(3rd in a series on Walkability and Bikeability)
A tip o’ the hat and a wave of the wings to Gadfly follower Judy Adams-Volpe, former Bethlehem resident, for referring this article.
In his Saturday post, Bill Bettermann described his European experience. Here’s some additional info.
The analogy of car-free zones to smoke-free spaces is intriguing. Lehigh University has such a plan, I believe.
Gadfly has to believe that we have some traveler-followers who might share national or international experiences with innovations in walkability and bikeability.
Starting in 2019, the Norwegian capital will restrict the use of vehicles in its city center, following a global trend to make popular tourist destinations more pedestrian-friendly.
If you drive a car into the city center of Oslo next month, you shouldn’t plan on staying long: There won’t be any parking spots.
The Norwegian capital is in the process of eliminating the remaining 700 street parking spots in its city center by the end of 2018 as part of its plan to turn the area into a car-free zone.
“We’re doing this to give the streets back to the people,” Hanna Elise Marcussen, Oslo’s vice mayor for urban development, said during a recent phone interview. “And of course, it’s environmentally friendly.” (The Scandinavian country, recently recognized as one of the world’s most ecologically progressive nations, has plans to become carbon neutral by 2030 and halt the sale of fossil fuel cars by 2025.)
And it’s not just Oslo that is turning away drivers.

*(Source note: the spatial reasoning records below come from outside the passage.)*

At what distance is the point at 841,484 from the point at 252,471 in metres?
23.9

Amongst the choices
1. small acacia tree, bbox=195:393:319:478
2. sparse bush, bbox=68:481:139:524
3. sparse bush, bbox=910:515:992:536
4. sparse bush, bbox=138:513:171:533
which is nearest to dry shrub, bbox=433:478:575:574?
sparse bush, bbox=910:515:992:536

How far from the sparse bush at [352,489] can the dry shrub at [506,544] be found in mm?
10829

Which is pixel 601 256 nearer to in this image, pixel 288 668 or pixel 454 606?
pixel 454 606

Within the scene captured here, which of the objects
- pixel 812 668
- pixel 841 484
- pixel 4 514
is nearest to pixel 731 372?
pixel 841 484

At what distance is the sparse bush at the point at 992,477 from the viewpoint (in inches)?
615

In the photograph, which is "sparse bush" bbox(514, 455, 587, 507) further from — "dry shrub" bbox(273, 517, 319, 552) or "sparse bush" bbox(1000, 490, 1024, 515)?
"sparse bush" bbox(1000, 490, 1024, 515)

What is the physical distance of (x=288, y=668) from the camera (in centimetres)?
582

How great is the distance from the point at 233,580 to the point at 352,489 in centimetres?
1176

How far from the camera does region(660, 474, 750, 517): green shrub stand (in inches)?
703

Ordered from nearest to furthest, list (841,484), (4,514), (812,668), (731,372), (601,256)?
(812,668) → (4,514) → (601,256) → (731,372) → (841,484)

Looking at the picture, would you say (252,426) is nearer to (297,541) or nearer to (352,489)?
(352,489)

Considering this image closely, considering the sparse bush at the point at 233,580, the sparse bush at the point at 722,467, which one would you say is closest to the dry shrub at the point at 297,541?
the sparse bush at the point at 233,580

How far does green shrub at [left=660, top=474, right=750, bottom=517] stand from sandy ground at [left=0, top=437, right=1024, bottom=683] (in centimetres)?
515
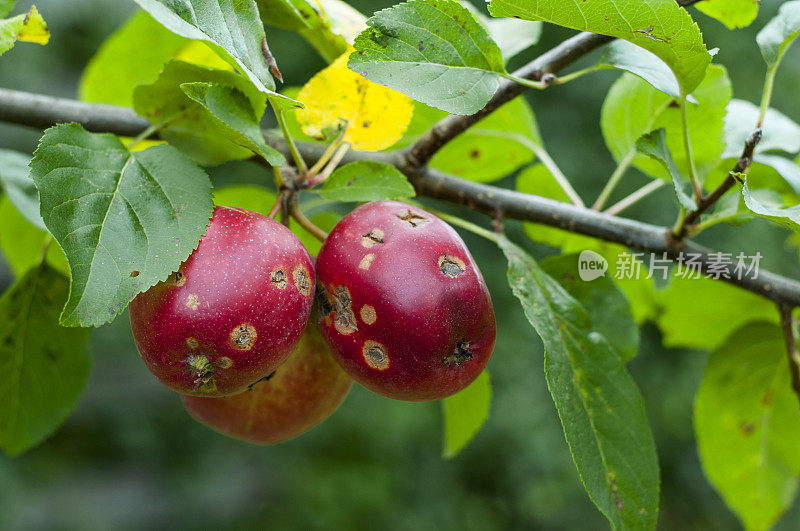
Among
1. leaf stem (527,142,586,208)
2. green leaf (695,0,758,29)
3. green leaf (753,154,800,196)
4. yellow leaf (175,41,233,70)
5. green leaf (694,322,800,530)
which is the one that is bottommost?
green leaf (694,322,800,530)

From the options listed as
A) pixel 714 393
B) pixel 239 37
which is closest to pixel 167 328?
pixel 239 37

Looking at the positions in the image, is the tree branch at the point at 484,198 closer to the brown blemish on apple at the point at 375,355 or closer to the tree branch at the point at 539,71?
the tree branch at the point at 539,71

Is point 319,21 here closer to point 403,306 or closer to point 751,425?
point 403,306

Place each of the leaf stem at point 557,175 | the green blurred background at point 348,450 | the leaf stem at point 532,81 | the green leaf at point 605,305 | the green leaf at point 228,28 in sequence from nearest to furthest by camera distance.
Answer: the green leaf at point 228,28 → the leaf stem at point 532,81 → the green leaf at point 605,305 → the leaf stem at point 557,175 → the green blurred background at point 348,450

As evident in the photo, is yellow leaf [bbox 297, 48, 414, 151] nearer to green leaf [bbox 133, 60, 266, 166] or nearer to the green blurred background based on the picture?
green leaf [bbox 133, 60, 266, 166]

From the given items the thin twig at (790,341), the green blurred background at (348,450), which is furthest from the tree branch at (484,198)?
the green blurred background at (348,450)

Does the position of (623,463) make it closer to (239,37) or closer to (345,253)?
(345,253)

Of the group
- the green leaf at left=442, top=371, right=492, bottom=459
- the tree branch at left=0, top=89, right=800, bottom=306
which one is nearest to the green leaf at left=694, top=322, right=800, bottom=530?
the tree branch at left=0, top=89, right=800, bottom=306

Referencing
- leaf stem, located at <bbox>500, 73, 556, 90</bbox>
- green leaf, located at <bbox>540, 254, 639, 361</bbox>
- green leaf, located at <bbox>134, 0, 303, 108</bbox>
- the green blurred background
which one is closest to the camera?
green leaf, located at <bbox>134, 0, 303, 108</bbox>
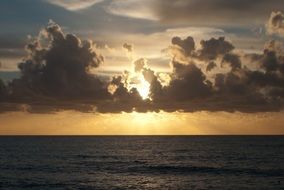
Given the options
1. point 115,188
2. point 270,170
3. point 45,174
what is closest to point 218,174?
point 270,170

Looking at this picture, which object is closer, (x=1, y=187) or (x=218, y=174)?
(x=1, y=187)

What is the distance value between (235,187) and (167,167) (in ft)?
134

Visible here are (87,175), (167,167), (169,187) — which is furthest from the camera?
(167,167)

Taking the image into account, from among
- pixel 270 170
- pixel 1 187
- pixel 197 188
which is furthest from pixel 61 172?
pixel 270 170

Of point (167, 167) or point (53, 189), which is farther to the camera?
point (167, 167)

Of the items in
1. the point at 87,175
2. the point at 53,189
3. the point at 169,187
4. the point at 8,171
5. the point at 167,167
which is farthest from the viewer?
the point at 167,167

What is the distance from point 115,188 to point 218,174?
87.0 ft

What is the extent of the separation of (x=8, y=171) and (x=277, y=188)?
177 feet

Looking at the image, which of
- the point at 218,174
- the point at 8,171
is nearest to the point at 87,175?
the point at 8,171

Popular tourist destinations across the globe are removing cars from heavily trafficked areas to reduce congestion, cut down on pollution, and make streets more welcoming to bikers and pedestrians.
Last month, Madrid restricted private vehicle access for nonresidents in its city center. A few weeks earlier, London introduced a plan to bar cars from many of the roads in its financial center, continuing its years long plan to combat pollution. And Paris, Athens and Mexico City are attempting to ban diesel cars in their city centers by 2025. (In 2016, when Paris banned cars for the day, the city saw a 25 percent decrease in nitrogen dioxide and a 20 percent drop in noise.)

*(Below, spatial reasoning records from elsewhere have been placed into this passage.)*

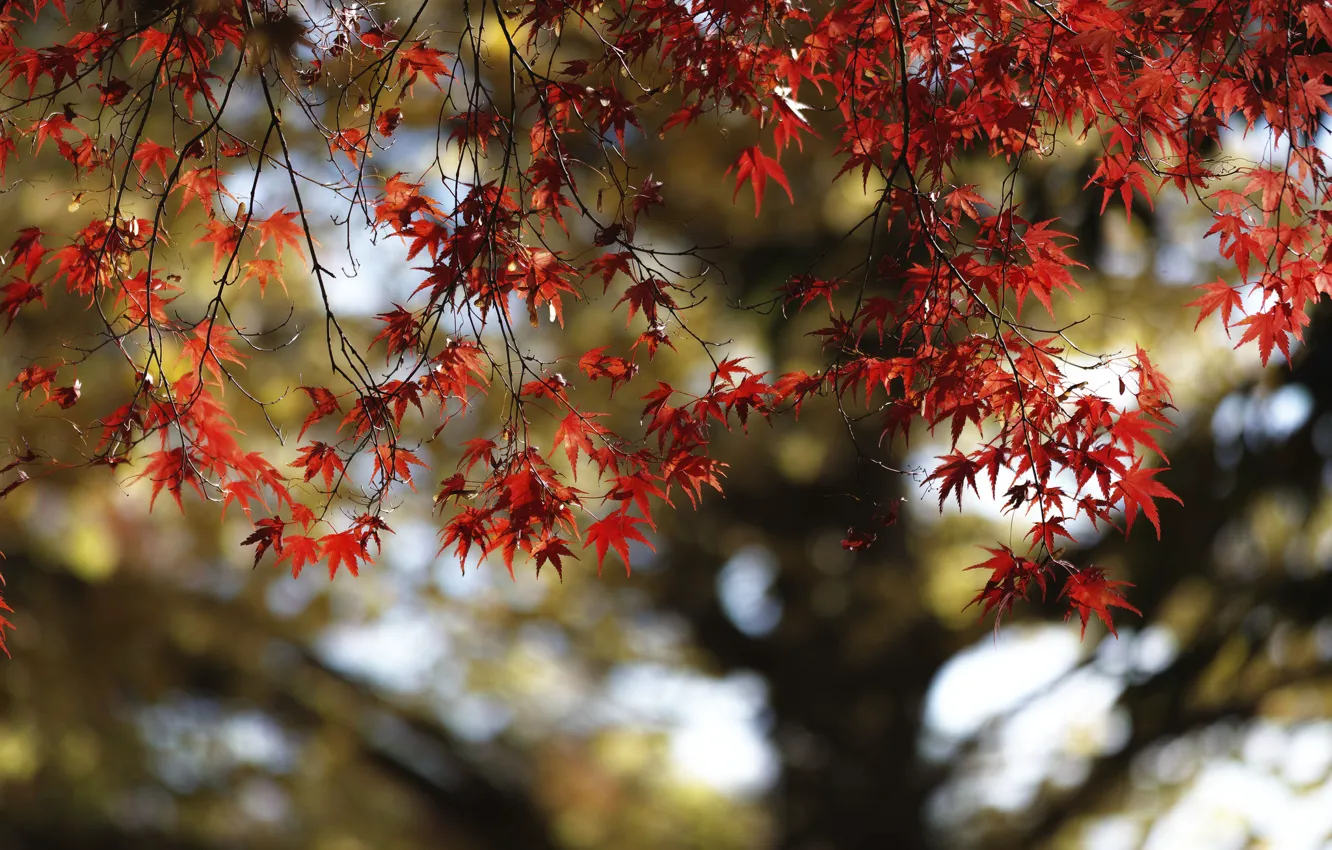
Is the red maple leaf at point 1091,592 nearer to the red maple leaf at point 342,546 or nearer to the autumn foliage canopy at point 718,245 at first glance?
the autumn foliage canopy at point 718,245

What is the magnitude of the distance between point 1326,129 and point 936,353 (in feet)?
2.49

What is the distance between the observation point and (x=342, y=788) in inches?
243

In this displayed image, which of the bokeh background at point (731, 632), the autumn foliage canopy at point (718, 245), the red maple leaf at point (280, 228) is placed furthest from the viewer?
the bokeh background at point (731, 632)

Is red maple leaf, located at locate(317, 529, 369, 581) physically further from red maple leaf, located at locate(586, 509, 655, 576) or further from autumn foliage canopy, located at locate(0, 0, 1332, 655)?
red maple leaf, located at locate(586, 509, 655, 576)

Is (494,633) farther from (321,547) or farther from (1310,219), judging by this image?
(1310,219)

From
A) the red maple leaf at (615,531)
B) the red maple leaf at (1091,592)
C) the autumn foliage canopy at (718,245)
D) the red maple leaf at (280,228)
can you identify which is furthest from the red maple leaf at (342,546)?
the red maple leaf at (1091,592)

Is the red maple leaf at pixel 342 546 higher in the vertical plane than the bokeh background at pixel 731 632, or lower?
lower

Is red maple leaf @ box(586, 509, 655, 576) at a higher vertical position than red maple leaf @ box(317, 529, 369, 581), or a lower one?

In Oslo, the plan to remove cars from the city began in 2015 when a coalition of progressive political parties called for a city center free from vehicles. Similar plans have been met with resistance in places like Dublin, where local officials have proposed expanding that city’s pedestrian zone, and Barcelona. Even in ecologically minded Oslo, it wasn’t easy.
“There’s been quite a bit of public debate, and there’s been quite a lot of controversy, and it’s been quite difficult to do this in a way that businesses and citizens can accept,” Ms. Marcussen said.
The strongest opposition came from local business owners who were worried that fewer cars would mean fewer customers. So the city came up with a compromise: Instead of an outright ban, they would enact regulations that would allow as few vehicles as possible in the city center. The city designated certain streets for pedestrians or public transit only, restricted the ability of nonresidents to drive through the center, and removed hundreds of parking spots from city streets while creating designated parking spots for disabled citizens and businesses that require a car.
Oslo hopes to be a model for other cities looking to restrict cars in densely populated areas, Ms. Marcussen said, adding that soon enough, the policy will seem obvious.
“A couple of decades ago, it was perfectly normal to smoke cigarettes inside,” Ms. Marcussen said. “Today, very few would do that. I think it’s the same with cars in the city center. One day we will look back and ask ourselves why we ever thought that was a good idea.”